Dört Halife Dönemi, Sakifetü beni Saide’deki toplantı ile başladı. Bir tür danışma kurulu niteliğindeki bu toplantı, önemli bir başlangıçtı. Müslümanlar arasında halife seçiminde vuku bulabilecek ciddi bir tartışma, istişare yoluyla ve serinkanlılıkla çözüme kavuştu.

Halife aynı zamanda Müslümanlar arasında meydana gelecek hukuki anlaşmazlıklarda son karar mercidir. Kadılar da hukuki konularda atama yoluyla görev yaparlar. Onlar gönderildikleri bölgelerde halifenin vekilidirler.

Hz. Ebu Bekir Dönemi’nde, Kur’an’ın yazılmış olduğu tüm malzemeler bir araya toplandı. Zeyd bin Sabit’in başkanlığındaki heyet tarafından belirlenen esaslar dahilinde bir Mushaf hâline getirildi. Bunda, Kur’an eğitimini bizzat Hz. Peygamberden almış olan sahabe neslinin, özellikle hafız sahabelerin çeşitli sebeplerle azalıyor olması etken olmuştu. Hz. Osman Dönemi’nde ise cem edilen bu Mushaf’ın çoğaltılıp İslam merkezlerine gönderilmesiyle metin birliği amaçlanmıştı.

Hz. Ömer Devri’nde kurulan divan, herkesin maddi durumunu dikkate alarak gelir tespiti yapıyordu. Askerlere de aynı esaslara göre maaş bağlanmıştı. Belirlenen maaşların hak sahiplerine ulaştırılması da divanın görevleri arasındaydı. Araplar, İslam’dan önce Bizans ve İran’ın altın ve gümüş paralarını kullanıyorlardı. Hz. Ömer Dönemi’nde bu bölgelerdeki fetihler sonrası onların bu konudaki tecrübelerinden istifade edildi. Divan aracılığı ile İslam tarihinde müslümanların ilk parası bu dönemde basılmış oldu.
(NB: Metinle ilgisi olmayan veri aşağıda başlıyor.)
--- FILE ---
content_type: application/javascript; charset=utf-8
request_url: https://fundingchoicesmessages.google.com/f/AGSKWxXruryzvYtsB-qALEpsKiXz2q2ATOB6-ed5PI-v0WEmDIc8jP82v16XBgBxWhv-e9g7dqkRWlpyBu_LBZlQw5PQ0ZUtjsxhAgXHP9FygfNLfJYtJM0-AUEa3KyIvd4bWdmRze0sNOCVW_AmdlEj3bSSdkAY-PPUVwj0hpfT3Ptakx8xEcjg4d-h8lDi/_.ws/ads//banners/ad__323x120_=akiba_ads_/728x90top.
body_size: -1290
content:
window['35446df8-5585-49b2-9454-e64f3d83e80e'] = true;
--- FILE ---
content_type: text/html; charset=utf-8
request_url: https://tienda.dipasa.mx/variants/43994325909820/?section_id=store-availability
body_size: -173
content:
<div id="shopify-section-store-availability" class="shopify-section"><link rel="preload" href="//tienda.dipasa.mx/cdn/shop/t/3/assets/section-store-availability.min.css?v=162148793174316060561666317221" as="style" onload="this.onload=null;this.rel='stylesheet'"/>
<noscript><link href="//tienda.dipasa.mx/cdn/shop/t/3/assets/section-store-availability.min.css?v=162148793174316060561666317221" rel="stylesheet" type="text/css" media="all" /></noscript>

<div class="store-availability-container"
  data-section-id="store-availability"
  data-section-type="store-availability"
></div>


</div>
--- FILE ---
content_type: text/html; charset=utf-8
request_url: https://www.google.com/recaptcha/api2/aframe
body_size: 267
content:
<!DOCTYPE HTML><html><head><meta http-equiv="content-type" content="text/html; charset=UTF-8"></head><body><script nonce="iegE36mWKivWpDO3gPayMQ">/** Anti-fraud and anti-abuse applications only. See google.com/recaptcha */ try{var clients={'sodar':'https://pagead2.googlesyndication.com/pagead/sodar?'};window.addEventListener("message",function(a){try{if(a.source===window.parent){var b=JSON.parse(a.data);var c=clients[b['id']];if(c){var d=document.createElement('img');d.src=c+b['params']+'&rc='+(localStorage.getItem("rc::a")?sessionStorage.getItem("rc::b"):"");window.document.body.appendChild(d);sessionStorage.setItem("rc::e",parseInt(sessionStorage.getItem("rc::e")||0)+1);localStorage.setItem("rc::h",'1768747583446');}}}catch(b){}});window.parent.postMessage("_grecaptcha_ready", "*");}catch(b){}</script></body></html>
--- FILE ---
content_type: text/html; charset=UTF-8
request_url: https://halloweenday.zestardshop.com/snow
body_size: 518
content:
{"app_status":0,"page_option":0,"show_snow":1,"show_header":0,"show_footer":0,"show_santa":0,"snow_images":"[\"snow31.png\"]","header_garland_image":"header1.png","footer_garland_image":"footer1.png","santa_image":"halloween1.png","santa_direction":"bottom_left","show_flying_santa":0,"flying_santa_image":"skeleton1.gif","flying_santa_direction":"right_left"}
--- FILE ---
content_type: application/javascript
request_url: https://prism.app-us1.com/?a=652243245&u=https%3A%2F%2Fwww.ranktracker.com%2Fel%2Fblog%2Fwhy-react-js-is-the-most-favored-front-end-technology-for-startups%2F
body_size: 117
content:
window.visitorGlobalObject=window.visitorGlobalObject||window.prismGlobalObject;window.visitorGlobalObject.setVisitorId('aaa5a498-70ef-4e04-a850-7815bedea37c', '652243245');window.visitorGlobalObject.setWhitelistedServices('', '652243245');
Devlet gelirleri zekât, haraç, cizye, ticaret vergisi ve öşür olarak düzenlendi. Bunlar görevli memurlar tarafından toplanıp Beytülmal’a teslim ediliyor ve oradan da gerekli yerlere harcanıyordu. Yine Hz. Ömer Dönemi’nde, hicretin takvim başlangıcı olarak kabul edilmesi de İslam medeniyeti adına atılmış önemli bir adımdı.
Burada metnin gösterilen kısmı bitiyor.